| Task objective |
Write out the records word for word.
-- Supplied material follows --
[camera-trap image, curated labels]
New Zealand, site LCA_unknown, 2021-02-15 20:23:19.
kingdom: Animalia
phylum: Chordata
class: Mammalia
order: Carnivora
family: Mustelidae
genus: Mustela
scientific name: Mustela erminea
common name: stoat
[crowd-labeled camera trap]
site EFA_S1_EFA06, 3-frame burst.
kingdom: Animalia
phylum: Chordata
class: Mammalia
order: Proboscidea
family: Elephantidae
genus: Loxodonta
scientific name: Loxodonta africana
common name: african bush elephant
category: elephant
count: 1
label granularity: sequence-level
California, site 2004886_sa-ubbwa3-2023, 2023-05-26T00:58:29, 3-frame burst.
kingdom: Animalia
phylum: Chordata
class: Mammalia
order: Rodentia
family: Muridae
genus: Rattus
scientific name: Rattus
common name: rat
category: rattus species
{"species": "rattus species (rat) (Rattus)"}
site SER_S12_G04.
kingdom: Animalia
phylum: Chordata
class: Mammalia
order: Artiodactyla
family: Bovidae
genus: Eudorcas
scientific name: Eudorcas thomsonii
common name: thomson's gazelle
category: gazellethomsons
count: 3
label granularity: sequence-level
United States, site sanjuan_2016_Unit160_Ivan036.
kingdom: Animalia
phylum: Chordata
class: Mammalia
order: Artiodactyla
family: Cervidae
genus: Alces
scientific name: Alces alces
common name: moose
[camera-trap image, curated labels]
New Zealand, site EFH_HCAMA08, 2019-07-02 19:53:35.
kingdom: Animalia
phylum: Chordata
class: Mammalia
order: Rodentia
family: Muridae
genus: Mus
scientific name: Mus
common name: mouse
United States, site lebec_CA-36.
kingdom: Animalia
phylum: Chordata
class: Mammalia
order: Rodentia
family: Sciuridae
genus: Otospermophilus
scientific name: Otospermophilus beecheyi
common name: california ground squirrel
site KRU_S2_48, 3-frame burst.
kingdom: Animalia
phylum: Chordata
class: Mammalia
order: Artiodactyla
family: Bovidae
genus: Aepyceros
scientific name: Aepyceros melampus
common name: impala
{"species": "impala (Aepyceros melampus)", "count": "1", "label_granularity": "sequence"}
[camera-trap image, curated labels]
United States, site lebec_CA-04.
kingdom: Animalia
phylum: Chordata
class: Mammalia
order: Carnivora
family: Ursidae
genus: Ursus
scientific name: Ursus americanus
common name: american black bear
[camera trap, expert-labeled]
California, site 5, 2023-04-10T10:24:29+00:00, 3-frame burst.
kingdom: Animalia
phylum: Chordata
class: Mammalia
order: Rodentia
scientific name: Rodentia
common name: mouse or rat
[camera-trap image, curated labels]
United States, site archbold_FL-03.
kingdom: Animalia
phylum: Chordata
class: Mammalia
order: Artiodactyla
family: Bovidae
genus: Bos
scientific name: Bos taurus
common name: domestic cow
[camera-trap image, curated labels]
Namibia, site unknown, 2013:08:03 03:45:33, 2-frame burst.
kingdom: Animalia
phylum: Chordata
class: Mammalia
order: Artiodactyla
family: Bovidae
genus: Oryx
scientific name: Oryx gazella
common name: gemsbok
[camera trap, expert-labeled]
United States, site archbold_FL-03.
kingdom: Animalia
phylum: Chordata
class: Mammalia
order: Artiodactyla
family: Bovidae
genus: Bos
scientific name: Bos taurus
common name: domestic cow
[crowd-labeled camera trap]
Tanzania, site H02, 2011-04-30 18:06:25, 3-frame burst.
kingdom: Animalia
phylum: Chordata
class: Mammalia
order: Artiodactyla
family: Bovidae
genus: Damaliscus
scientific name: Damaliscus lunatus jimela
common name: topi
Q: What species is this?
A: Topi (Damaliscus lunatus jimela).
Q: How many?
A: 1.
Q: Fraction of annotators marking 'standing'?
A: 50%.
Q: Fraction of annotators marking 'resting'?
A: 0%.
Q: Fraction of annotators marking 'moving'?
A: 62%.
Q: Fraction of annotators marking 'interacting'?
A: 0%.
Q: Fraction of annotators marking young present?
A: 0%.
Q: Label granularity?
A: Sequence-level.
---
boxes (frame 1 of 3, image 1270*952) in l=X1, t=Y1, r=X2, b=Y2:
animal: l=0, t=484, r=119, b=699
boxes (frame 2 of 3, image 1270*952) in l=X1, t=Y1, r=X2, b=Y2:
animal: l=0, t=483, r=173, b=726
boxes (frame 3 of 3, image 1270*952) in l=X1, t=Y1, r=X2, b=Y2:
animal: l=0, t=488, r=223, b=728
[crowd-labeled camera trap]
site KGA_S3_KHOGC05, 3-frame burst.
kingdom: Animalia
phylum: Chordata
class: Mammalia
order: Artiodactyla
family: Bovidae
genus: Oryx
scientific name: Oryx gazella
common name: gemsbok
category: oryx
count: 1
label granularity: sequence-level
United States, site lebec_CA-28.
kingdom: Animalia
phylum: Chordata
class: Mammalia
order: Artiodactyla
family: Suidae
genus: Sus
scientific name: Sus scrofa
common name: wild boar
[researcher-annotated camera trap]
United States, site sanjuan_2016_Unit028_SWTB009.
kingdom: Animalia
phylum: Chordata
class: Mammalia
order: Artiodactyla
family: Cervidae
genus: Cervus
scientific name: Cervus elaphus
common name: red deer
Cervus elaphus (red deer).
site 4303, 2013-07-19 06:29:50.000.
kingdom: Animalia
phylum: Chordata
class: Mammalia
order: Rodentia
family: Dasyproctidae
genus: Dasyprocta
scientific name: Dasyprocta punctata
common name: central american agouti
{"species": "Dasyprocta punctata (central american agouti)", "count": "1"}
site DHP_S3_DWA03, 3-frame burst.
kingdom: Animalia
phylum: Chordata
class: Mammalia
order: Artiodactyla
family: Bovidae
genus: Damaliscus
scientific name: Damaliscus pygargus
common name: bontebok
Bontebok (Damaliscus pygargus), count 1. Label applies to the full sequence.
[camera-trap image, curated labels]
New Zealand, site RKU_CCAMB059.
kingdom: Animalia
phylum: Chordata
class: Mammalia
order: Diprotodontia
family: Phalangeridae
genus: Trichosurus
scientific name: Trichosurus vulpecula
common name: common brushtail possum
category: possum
-- Supplied material concluded --
| Task answer |
[camera-trap image, curated labels]
New Zealand, site LCA_unknown, 2021-02-15 20:23:19.
kingdom: Animalia
phylum: Chordata
class: Mammalia
order: Carnivora
family: Mustelidae
genus: Mustela
scientific name: Mustela erminea
common name: stoat
[crowd-labeled camera trap]
site EFA_S1_EFA06, 3-frame burst.
kingdom: Animalia
phylum: Chordata
class: Mammalia
order: Proboscidea
family: Elephantidae
genus: Loxodonta
scientific name: Loxodonta africana
common name: african bush elephant
category: elephant
count: 1
label granularity: sequence-level
California, site 2004886_sa-ubbwa3-2023, 2023-05-26T00:58:29, 3-frame burst.
kingdom: Animalia
phylum: Chordata
class: Mammalia
order: Rodentia
family: Muridae
genus: Rattus
scientific name: Rattus
common name: rat
category: rattus species
{"species": "rattus species (rat) (Rattus)"}
site SER_S12_G04.
kingdom: Animalia
phylum: Chordata
class: Mammalia
order: Artiodactyla
family: Bovidae
genus: Eudorcas
scientific name: Eudorcas thomsonii
common name: thomson's gazelle
category: gazellethomsons
count: 3
label granularity: sequence-level
United States, site sanjuan_2016_Unit160_Ivan036.
kingdom: Animalia
phylum: Chordata
class: Mammalia
order: Artiodactyla
family: Cervidae
genus: Alces
scientific name: Alces alces
common name: moose
[camera-trap image, curated labels]
New Zealand, site EFH_HCAMA08, 2019-07-02 19:53:35.
kingdom: Animalia
phylum: Chordata
class: Mammalia
order: Rodentia
family: Muridae
genus: Mus
scientific name: Mus
common name: mouse
United States, site lebec_CA-36.
kingdom: Animalia
phylum: Chordata
class: Mammalia
order: Rodentia
family: Sciuridae
genus: Otospermophilus
scientific name: Otospermophilus beecheyi
common name: california ground squirrel
site KRU_S2_48, 3-frame burst.
kingdom: Animalia
phylum: Chordata
class: Mammalia
order: Artiodactyla
family: Bovidae
genus: Aepyceros
scientific name: Aepyceros melampus
common name: impala
{"species": "impala (Aepyceros melampus)", "count": "1", "label_granularity": "sequence"}
[camera-trap image, curated labels]
United States, site lebec_CA-04.
kingdom: Animalia
phylum: Chordata
class: Mammalia
order: Carnivora
family: Ursidae
genus: Ursus
scientific name: Ursus americanus
common name: american black bear
[camera trap, expert-labeled]
California, site 5, 2023-04-10T10:24:29+00:00, 3-frame burst.
kingdom: Animalia
phylum: Chordata
class: Mammalia
order: Rodentia
scientific name: Rodentia
common name: mouse or rat
[camera-trap image, curated labels]
United States, site archbold_FL-03.
kingdom: Animalia
phylum: Chordata
class: Mammalia
order: Artiodactyla
family: Bovidae
genus: Bos
scientific name: Bos taurus
common name: domestic cow
[camera-trap image, curated labels]
Namibia, site unknown, 2013:08:03 03:45:33, 2-frame burst.
kingdom: Animalia
phylum: Chordata
class: Mammalia
order: Artiodactyla
family: Bovidae
genus: Oryx
scientific name: Oryx gazella
common name: gemsbok
[camera trap, expert-labeled]
United States, site archbold_FL-03.
kingdom: Animalia
phylum: Chordata
class: Mammalia
order: Artiodactyla
family: Bovidae
genus: Bos
scientific name: Bos taurus
common name: domestic cow
[crowd-labeled camera trap]
Tanzania, site H02, 2011-04-30 18:06:25, 3-frame burst.
kingdom: Animalia
phylum: Chordata
class: Mammalia
order: Artiodactyla
family: Bovidae
genus: Damaliscus
scientific name: Damaliscus lunatus jimela
common name: topi
Q: What species is this?
A: Topi (Damaliscus lunatus jimela).
Q: How many?
A: 1.
Q: Fraction of annotators marking 'standing'?
A: 50%.
Q: Fraction of annotators marking 'resting'?
A: 0%.
Q: Fraction of annotators marking 'moving'?
A: 62%.
Q: Fraction of annotators marking 'interacting'?
A: 0%.
Q: Fraction of annotators marking young present?
A: 0%.
Q: Label granularity?
A: Sequence-level.
---
boxes (frame 1 of 3, image 1270*952) in l=X1, t=Y1, r=X2, b=Y2:
animal: l=0, t=484, r=119, b=699
boxes (frame 2 of 3, image 1270*952) in l=X1, t=Y1, r=X2, b=Y2:
animal: l=0, t=483, r=173, b=726
boxes (frame 3 of 3, image 1270*952) in l=X1, t=Y1, r=X2, b=Y2:
animal: l=0, t=488, r=223, b=728
[crowd-labeled camera trap]
site KGA_S3_KHOGC05, 3-frame burst.
kingdom: Animalia
phylum: Chordata
class: Mammalia
order: Artiodactyla
family: Bovidae
genus: Oryx
scientific name: Oryx gazella
common name: gemsbok
category: oryx
count: 1
label granularity: sequence-level
United States, site lebec_CA-28.
kingdom: Animalia
phylum: Chordata
class: Mammalia
order: Artiodactyla
family: Suidae
genus: Sus
scientific name: Sus scrofa
common name: wild boar
[researcher-annotated camera trap]
United States, site sanjuan_2016_Unit028_SWTB009.
kingdom: Animalia
phylum: Chordata
class: Mammalia
order: Artiodactyla
family: Cervidae
genus: Cervus
scientific name: Cervus elaphus
common name: red deer
Cervus elaphus (red deer).
site 4303, 2013-07-19 06:29:50.000.
kingdom: Animalia
phylum: Chordata
class: Mammalia
order: Rodentia
family: Dasyproctidae
genus: Dasyprocta
scientific name: Dasyprocta punctata
common name: central american agouti
{"species": "Dasyprocta punctata (central american agouti)", "count": "1"}
site DHP_S3_DWA03, 3-frame burst.
kingdom: Animalia
phylum: Chordata
class: Mammalia
order: Artiodactyla
family: Bovidae
genus: Damaliscus
scientific name: Damaliscus pygargus
common name: bontebok
Bontebok (Damaliscus pygargus), count 1. Label applies to the full sequence.
[camera-trap image, curated labels]
New Zealand, site RKU_CCAMB059.
kingdom: Animalia
phylum: Chordata
class: Mammalia
order: Diprotodontia
family: Phalangeridae
genus: Trichosurus
scientific name: Trichosurus vulpecula
common name: common brushtail possum
category: possum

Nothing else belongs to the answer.